The workflow of LamNet. (a) The data collection phase collects the cumulative free energy across each λ window in the AFEM ((a1) RBFE calculations, (a2) ABFE calculations), represented here as ATM. (b) The input phase ((b1) RBFE data, (b2) ABFE data) consists of two endpoints and λ-parameterized alchemical intermediates in the AFEM. (c) The physics-informed representation learning derives complex-pair (RBFE) or complex-ligand-pair (ABFE) representations for each λ window along different pathways within the thermodynamic cycle. The heterogeneous block is only used for complex-type graphs rather than ligand-type graphs. (d) In the output phase, window-level free energies are predicted using a MLP. (e) A multi-objective application phase aimed at expediting RBFE and ABFE calculations via direct prediction or indirect convergence optimization.
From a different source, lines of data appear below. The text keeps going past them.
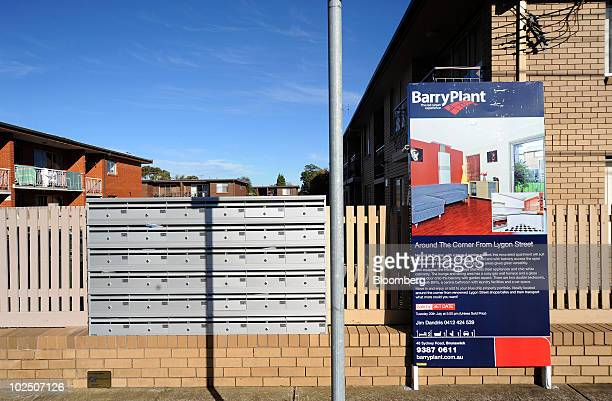 Real estate agent's advertisement is mounted on the exterior of a property in Brunswick, a northern suburb of Melbourne, Australia, on Monday, June...
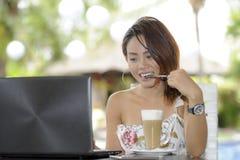 Härlig lycklig kvinna i sommarklänning utomhus på den trevliga coffee shop som har frukostnätverkande eller arbete med bärbar dat Arkivbild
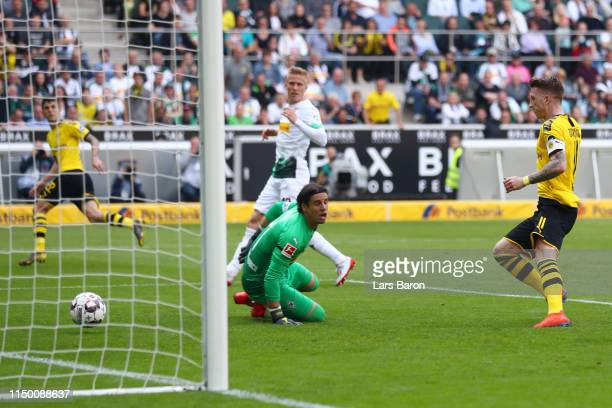 Marco Reus of Borussia Dortmund scores his team's second goal past Yann Sommer of Borussia Monchengladbach during the Bundesliga match between...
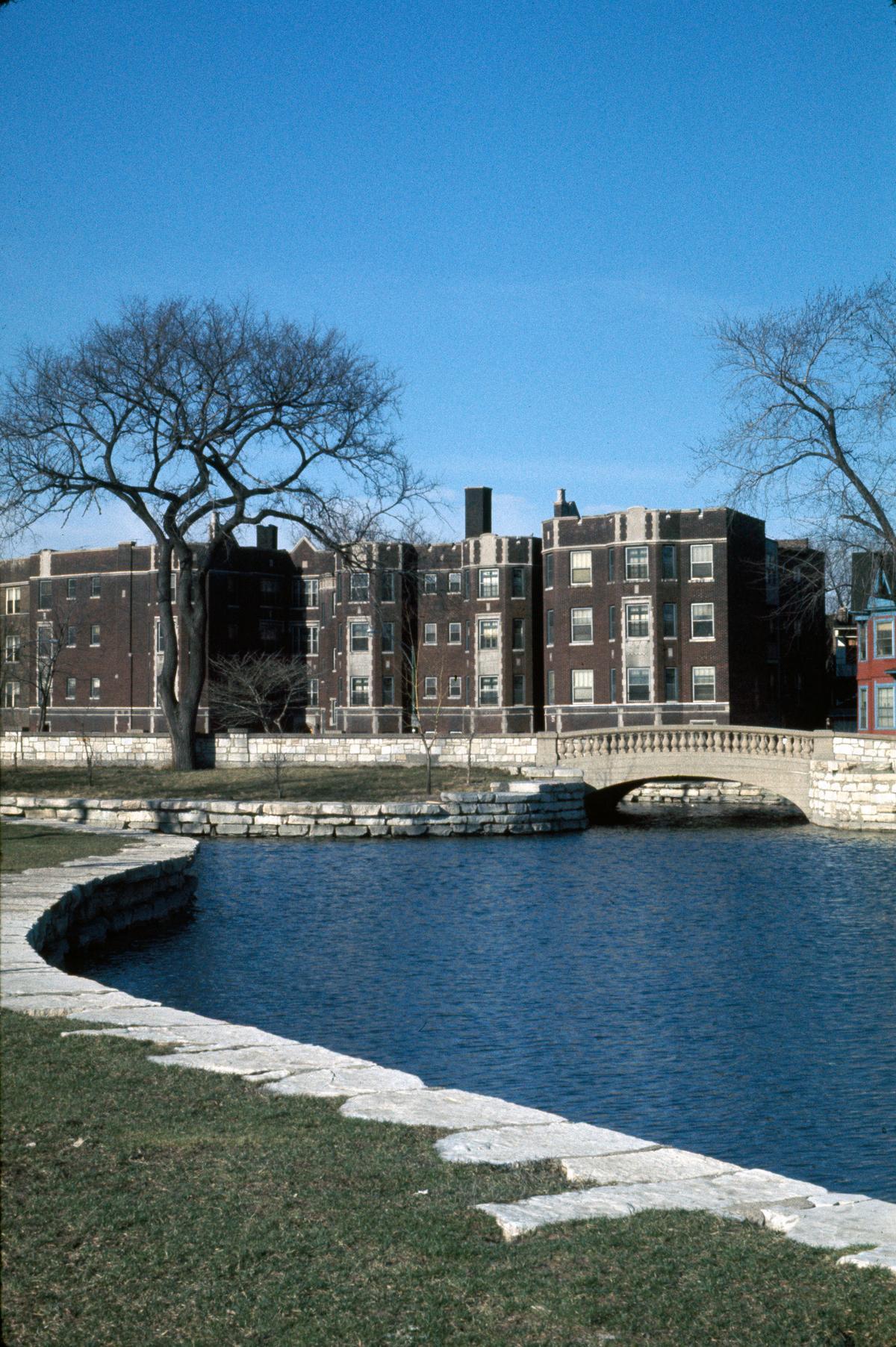 Auburn Park lagoon and apartment building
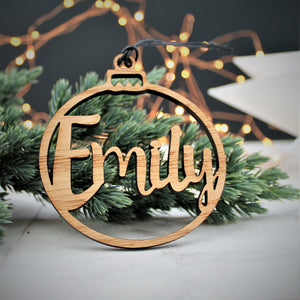 Personalised Christmas ornament with cut out name. Perfect for decorating the Christmas Tree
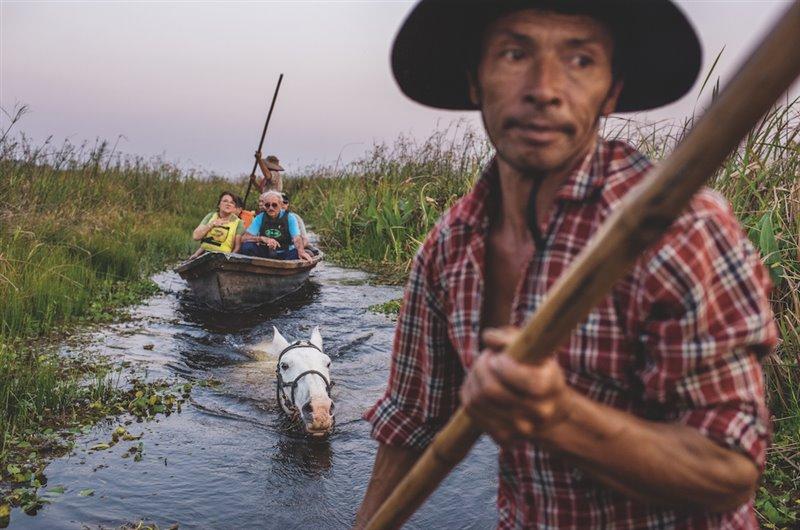 Seguido por la montura sobre la que más tarde cabalgará hasta su casa, Mingo Ávalos impulsa su canoa por un canal mientras otro guía y él dan un tour a unos turistas de visita en el Iberá. Todos ganan con el turismo: los antiguos cazadores y los que trabajan en la ganadería, como Ávalos, encuentran empleos respetuosos con el medio ambiente.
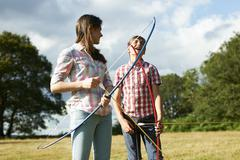 Teenage girl laughing with teenage brother whilst practicing archery Stock Photos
Initially, in the input phase, LamNet prepares distinct inputs for RBFE (protein–ligand complexes) and ABFE (ligand and protein–ligand complex). It not only takes in two endpoint molecular states but also λ parameters, which implicitly encode a series of desired alchemical intermediates. During the representation learning stage, LamNet first extracts node-level, atomic features from molecular structures and embeds λ parameters. These features are then used by a message-passing neural network to determine covalent and non-covalent interactions among atoms in the endpoint molecular states. Once the chemical connectivity and the inter-atomic potential is settled, LamNet conducts graph-level representation learning for each λ-parameterized alchemical intermediate from different pathways within the thermodynamic cycle. Next, LamNet employs a well-trained multilayer perceptron (MLP) to predict window-level free energies along the λ-parameterized alchemical path at the output phase. Finally, RBFE or ABFE can be simply obtained by the predicted cumulative energies from different pathways defined in AFEMs, and λ settings can be attained by predicting and controlling the energy difference between adjacent windows to not exceed a specific threshold (here, 10 kcal/mol). Further algorithmic details about each stage of the workflow and derivation of invariance can be found in Supplementary Information.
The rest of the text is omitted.